* [WORK ITEM] Give back every line of the material exactly. Skip the pictures.

* [INFORMATION PROVIDED]

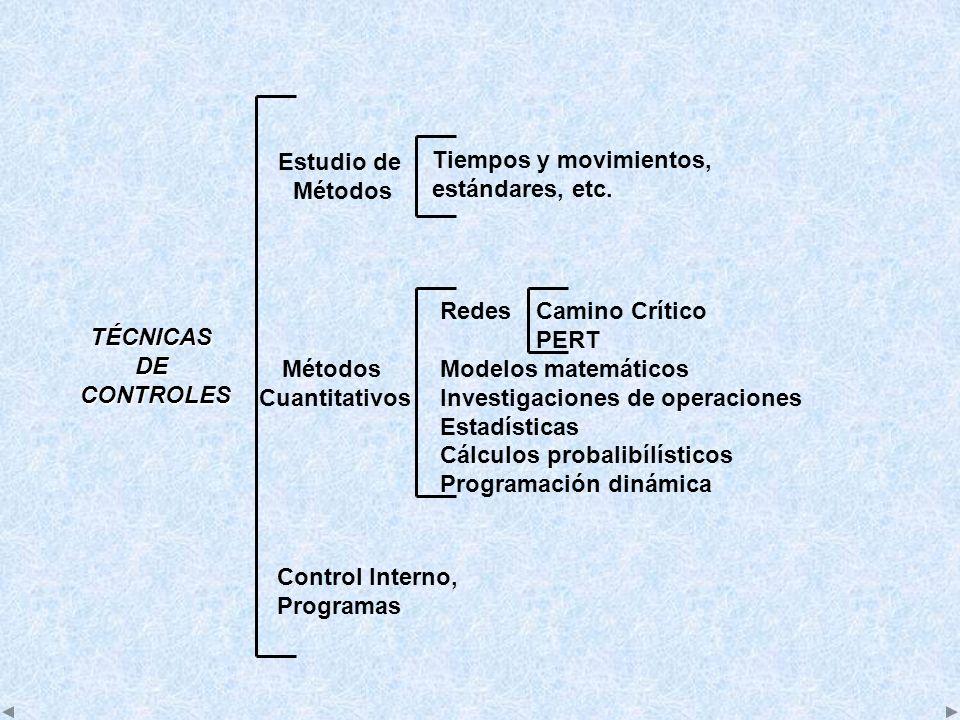 Tiempos y movimientos, estándares, etc. Estudio de. Métodos. Control Interno, Programas. TÉCNICAS.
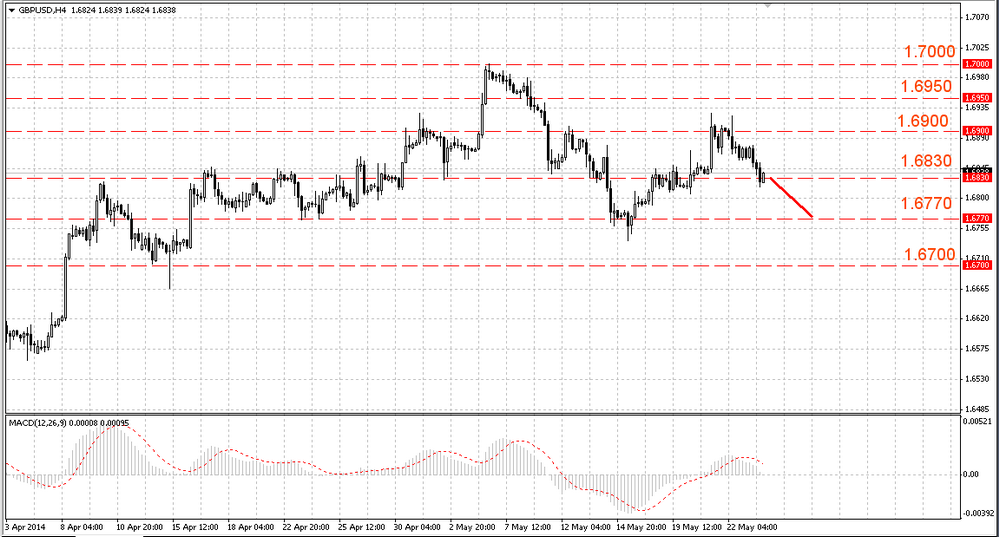 The EUR/USD is in a consolidation phase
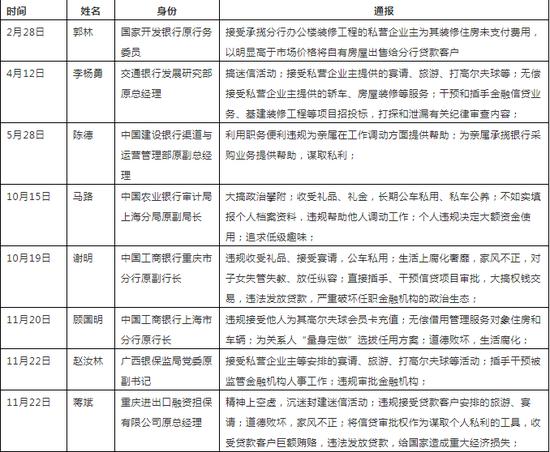 如龙极攻略赌场在哪 上世纪中国向美抛售退役飞机 标价便宜背后更有故事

* [OUTPUT OF THE EXERCISE]
 Tiempos y movimientos, estándares, etc. Estudio de. Métodos. Control Interno, Programas. TÉCNICAS.
 The EUR/USD is in a consolidation phase
 如龙极攻略赌场在哪 上世纪中国向美抛售退役飞机 标价便宜背后更有故事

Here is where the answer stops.